Tinsley Ellis’ hot, showy guitar playing has earned him numerous comparisons to the likes of Jeff Beck and Eric Clapton. And while the critically acclaimed musician has no quarrel with boomer-friendly power blues, he balks at being labeled a bluesman.
“It’s OK if people say my music sounds like the blues to them, but I feel precocious calling myself a bluesman,” he explains. “I’m not old enough. A bluesman should at least look like someone’s dad, if not grandfather.” (Ellis has been known to call himself “a rock ‘n’ roller who plays the blues.”)
The 40-year-old Atlantan was ritually initiated into the music business at an impressionable age. Sitting front-row at a B.B. King concert, the 14-year-old Ellis received the ultimate gift from the blues giant — a broken string off his beloved guitar, Lucille.
But for his part, Ellis harbors no particular attachment to his Gibson or his Fender Stratocaster. Asked what kind of feelings he has for the instruments that have made him a Southern legend, the musician counters, in mock defense, “Why, are you planning on stealing one?”
Well, no. And apparently, I couldn’t, even if I wanted to.
“That’s what cases and alarms and big, mean roadies are for,” he jokes. But lest he be construed as lacking in soul, it’s important to note that Ellis’ affection for the music itself is a deeply personal one.
“Those are the [guitar] brands I need to bring out the sounds I hear in my head,” he explains.
And, when bringing out those sounds, Ellis and his band — though they’ve played in every state in the country — feel most at home in the South.
“In the South, a lot of our fans will have all [five of] our CDs,” he points out, “and I try to do stuff from each of them (but we have to please ourselves first). It’s easier playing in the South than in some places, like on the West Coast, because here we’re more well-known. I like the venues where there are a couple-hundred people, as opposed to a big blues fest, where we lack the rapport we get in a [smaller club]. But every night is different. All I know is that, when we party onstage, the audience parties, too.”
In Ellis’ view, the blues has more relevance today than ever — and it’s never been more lucrative, either. “Blues is the buzzword of the ’90s,” he notes, adding, “It’s a good time to be playing.”
Still, he worries about the genre being overcommercialized. His newest CD, Fire It Up (Alligator Records, 1997), was produced by Tom Dowd (who’s worked with Eric Clapton and Aretha Franklin). Ellis is proud of both the association and the work — to the point of calling it, in a technical sense, “my best album yet”– but he admits that Fire it Up is a significant departure from previous recordings, and he seems uneasy about it.
“This is the first time we had a really big producer, and the album has more of a specific sound,” he explains. “It was more in [the producer’s] hands, as opposed to earlier CDs that are more of a representation of a live show. [Dowd’s version] is more a posed portrait of the music,” he observes, adding, “The stuff we’ve done live is more like the stuff that I would listen to.”

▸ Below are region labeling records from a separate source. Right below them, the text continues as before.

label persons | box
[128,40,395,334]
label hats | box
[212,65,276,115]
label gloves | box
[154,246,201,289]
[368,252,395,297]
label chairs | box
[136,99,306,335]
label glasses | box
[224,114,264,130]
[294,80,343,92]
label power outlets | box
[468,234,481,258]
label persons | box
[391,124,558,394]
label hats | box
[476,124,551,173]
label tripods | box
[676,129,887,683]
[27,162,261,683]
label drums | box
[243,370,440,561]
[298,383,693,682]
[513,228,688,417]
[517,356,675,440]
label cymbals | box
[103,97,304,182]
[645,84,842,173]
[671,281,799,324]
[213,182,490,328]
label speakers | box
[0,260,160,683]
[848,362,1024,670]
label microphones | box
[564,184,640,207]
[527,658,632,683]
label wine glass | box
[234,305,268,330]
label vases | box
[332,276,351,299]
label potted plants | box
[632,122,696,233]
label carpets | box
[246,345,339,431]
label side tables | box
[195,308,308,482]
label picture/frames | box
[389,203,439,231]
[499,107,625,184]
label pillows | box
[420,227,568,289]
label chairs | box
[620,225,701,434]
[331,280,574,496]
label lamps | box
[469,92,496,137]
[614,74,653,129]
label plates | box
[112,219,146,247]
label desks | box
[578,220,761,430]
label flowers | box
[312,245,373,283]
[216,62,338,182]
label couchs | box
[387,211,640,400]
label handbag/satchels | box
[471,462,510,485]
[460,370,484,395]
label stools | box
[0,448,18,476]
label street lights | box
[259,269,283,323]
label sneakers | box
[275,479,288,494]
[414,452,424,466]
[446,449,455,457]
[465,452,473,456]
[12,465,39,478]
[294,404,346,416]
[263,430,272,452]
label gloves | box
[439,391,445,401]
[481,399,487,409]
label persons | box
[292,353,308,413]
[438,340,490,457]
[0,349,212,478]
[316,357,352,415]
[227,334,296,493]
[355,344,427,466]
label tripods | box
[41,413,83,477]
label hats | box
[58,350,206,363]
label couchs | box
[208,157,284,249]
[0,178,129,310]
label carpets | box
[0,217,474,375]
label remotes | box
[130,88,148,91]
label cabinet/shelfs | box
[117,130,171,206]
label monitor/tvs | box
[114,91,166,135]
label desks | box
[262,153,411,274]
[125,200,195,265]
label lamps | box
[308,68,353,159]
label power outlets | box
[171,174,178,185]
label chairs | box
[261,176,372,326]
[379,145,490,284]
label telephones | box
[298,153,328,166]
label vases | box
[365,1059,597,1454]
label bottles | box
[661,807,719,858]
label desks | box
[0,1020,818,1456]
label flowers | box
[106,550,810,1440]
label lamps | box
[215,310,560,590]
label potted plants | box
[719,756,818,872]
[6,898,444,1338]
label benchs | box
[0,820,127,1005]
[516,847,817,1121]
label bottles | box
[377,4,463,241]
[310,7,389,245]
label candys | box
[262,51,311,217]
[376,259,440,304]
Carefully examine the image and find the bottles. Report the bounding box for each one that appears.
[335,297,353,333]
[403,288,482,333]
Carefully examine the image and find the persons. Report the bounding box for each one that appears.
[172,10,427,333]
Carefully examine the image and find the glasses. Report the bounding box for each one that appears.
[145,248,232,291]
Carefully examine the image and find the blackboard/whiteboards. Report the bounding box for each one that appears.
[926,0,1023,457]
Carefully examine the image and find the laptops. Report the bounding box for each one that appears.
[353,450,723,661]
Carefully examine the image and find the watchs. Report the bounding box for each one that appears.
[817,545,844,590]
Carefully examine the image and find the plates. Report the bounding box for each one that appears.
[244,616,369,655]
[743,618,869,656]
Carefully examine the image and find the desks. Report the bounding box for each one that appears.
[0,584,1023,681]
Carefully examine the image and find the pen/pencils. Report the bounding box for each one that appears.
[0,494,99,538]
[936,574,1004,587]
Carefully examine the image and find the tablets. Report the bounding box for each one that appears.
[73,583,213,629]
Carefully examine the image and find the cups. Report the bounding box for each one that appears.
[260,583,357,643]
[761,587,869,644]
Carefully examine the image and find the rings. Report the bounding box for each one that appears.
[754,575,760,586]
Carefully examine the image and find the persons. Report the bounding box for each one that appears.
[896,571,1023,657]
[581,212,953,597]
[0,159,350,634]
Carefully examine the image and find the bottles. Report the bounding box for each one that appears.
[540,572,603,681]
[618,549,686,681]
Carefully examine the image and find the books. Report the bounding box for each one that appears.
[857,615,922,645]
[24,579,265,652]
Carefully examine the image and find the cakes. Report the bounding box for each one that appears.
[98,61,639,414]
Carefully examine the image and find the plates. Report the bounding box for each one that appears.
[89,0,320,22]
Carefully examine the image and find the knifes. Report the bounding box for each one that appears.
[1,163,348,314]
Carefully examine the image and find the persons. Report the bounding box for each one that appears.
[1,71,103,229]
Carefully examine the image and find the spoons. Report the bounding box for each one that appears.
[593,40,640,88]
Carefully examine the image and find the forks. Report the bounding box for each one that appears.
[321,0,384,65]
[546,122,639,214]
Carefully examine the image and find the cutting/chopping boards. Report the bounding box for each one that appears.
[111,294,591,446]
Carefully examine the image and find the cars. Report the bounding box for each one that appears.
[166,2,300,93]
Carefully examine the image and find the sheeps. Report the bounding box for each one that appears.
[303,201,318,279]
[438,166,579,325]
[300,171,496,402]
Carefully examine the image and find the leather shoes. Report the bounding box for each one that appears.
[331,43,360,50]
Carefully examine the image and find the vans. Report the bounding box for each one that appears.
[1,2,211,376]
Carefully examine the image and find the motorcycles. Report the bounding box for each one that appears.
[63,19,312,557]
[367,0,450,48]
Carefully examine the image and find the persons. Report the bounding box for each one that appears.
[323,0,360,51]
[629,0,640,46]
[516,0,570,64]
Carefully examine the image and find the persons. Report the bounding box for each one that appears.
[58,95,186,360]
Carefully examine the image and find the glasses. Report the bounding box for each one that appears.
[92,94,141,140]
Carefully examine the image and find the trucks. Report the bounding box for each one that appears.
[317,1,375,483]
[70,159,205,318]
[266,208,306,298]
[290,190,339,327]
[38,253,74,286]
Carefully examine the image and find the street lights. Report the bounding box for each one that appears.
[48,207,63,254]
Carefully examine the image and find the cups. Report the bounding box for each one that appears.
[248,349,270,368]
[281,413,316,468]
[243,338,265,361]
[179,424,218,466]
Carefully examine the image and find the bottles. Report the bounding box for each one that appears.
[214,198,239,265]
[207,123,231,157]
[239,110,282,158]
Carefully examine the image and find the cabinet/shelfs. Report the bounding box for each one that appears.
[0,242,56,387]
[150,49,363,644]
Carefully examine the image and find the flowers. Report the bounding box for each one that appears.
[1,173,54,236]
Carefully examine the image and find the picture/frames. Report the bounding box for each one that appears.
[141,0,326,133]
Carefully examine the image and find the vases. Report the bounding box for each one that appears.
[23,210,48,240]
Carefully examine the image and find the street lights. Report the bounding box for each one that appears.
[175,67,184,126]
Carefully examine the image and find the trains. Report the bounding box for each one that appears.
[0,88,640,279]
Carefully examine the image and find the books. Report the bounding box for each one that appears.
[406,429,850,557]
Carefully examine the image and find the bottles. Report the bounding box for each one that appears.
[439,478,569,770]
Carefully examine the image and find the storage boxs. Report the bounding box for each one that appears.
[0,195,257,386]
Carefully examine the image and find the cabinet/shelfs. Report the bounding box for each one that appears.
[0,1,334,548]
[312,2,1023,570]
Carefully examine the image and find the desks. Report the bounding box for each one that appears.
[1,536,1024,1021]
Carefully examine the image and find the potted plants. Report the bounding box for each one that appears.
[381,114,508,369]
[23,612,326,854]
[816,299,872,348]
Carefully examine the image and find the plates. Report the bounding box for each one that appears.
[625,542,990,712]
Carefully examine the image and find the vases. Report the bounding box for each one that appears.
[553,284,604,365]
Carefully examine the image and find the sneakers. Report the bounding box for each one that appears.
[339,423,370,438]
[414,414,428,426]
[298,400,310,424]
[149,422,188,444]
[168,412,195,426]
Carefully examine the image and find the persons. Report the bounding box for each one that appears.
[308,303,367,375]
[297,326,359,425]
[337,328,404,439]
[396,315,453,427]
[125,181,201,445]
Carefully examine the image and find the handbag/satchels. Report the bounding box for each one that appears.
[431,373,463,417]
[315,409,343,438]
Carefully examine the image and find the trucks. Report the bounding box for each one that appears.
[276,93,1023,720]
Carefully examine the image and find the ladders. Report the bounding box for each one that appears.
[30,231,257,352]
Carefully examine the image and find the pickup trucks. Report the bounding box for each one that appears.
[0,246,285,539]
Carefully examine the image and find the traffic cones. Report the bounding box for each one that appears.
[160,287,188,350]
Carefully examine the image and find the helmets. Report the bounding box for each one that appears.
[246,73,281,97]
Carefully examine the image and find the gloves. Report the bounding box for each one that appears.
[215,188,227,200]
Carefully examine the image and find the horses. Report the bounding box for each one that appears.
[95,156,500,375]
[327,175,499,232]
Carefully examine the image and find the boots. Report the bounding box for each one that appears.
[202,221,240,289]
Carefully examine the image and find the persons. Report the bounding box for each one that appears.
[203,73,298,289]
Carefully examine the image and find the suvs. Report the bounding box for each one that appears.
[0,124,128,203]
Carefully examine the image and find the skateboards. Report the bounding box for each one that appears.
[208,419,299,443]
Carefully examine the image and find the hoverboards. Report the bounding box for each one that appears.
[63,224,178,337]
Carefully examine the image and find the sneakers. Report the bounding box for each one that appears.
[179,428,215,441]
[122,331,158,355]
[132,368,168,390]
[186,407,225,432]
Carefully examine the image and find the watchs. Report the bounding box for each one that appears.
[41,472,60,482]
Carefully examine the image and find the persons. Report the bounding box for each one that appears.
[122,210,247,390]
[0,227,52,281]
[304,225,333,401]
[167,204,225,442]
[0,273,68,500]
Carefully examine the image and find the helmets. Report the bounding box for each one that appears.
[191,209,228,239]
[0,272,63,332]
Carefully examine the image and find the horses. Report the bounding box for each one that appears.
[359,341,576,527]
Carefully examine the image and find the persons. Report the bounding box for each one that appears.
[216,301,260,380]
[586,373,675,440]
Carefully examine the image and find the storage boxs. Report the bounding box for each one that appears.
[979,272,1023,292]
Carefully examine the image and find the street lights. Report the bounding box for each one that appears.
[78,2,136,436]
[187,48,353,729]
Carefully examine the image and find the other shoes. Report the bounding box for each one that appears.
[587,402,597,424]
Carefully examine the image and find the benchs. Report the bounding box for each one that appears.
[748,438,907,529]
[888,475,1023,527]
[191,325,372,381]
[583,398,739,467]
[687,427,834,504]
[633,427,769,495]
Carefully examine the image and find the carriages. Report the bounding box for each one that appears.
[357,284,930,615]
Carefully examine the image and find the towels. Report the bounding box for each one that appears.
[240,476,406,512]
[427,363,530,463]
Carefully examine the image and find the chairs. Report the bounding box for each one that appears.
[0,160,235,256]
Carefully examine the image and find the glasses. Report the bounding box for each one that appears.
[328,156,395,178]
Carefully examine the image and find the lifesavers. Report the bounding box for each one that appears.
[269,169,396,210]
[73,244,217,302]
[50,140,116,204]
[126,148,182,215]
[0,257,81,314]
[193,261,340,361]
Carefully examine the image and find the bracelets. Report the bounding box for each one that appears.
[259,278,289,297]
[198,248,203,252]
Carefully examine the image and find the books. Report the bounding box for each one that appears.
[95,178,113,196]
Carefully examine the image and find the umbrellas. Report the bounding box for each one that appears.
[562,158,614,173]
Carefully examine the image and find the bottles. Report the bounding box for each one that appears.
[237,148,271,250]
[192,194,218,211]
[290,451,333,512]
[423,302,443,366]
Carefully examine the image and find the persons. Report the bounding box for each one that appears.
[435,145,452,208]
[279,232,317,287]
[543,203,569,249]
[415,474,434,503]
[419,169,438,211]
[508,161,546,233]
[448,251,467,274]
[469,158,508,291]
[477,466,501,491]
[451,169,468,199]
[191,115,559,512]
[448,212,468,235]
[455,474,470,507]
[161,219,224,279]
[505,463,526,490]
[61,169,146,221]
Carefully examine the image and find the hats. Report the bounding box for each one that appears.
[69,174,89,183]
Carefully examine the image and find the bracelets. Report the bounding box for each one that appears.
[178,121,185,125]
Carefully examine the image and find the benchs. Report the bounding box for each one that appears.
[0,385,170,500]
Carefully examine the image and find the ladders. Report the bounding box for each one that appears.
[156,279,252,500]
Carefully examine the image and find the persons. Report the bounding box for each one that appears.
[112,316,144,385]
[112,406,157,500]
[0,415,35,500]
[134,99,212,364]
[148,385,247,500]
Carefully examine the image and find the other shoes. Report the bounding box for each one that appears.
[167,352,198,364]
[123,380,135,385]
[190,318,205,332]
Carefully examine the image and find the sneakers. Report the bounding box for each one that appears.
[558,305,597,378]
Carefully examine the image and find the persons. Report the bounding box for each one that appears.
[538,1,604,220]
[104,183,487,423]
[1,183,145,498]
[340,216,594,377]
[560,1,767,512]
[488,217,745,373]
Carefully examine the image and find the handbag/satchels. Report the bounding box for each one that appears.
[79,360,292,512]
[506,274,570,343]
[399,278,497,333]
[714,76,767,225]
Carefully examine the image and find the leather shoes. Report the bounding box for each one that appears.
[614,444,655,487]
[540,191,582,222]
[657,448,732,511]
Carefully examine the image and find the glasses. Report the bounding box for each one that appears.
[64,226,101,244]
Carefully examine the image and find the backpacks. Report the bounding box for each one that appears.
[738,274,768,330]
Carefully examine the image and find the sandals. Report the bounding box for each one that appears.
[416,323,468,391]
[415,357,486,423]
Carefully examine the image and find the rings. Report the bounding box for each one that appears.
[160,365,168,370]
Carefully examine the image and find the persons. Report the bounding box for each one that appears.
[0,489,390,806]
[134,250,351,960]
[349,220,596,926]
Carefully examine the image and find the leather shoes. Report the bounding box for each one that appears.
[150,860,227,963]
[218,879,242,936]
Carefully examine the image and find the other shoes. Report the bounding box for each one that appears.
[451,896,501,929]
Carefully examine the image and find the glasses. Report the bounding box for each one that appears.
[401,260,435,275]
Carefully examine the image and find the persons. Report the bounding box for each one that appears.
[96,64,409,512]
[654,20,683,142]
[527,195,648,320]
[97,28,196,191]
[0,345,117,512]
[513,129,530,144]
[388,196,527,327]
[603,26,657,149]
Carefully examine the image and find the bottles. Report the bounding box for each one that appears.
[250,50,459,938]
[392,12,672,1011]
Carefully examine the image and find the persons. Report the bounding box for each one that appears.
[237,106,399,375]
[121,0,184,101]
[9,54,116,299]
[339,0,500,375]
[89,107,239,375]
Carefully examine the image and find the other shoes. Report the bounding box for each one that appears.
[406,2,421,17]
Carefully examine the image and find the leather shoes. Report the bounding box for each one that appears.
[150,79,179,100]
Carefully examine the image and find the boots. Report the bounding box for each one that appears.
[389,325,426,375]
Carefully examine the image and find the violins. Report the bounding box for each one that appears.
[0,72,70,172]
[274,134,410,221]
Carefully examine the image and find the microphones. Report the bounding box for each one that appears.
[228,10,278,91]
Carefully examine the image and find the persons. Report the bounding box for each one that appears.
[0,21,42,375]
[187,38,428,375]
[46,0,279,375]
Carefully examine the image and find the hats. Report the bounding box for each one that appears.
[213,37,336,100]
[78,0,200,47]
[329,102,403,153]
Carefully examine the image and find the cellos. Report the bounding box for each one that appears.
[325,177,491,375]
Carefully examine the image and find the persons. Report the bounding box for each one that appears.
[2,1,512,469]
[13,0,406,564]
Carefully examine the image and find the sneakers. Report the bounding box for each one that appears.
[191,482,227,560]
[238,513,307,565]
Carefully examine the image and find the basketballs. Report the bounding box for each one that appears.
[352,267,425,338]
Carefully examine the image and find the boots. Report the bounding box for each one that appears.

Ellis’ “stuff,” by the way, is a searing, pyrotechnic blend of six-string-guitar playing that manages to be both hard-edged and elegiac — a tour-de-force of gritty, feral blues and smooth soul, driven by a raw voice that bespeaks too many late nights.
He first picked up a guitar at age 8, has been playing professionally for 20 years, and has toured constantly for the last 10 (Ellis averages 275 days a year on the road, rivaling the legendarily frantic schedule of his idol, King). And he expresses thinly veiled contempt for bands any less immersed in the mission of delivering themselves to the masses, even taking a swipe at fellow Georgians R.E.M. for the meager number of concerts they deign to give, despite regularly disgorging new albums.
“It’s so different for me,” Ellis muses. “I live for the thrill of the live show. With a video act, as long as your hair is perfect that day and you can lip-synch, there’s your promotion. But nobody ever made it in any kind of roots music — be it blues, bluegrass, jazz, polka, whatever — without beating the bushes and barnstorming like politicians.”
Clearly, the tight bond with fans that the band’s road travails have spawned has done as much as any bigwig producer to boost record sales.
“There’s an air of desperation about a band that’s been on the road so much,” he says. “Take a band that’s done 25 shows 25 nights in a row — when they come to your town and hit the ground running, you know it.”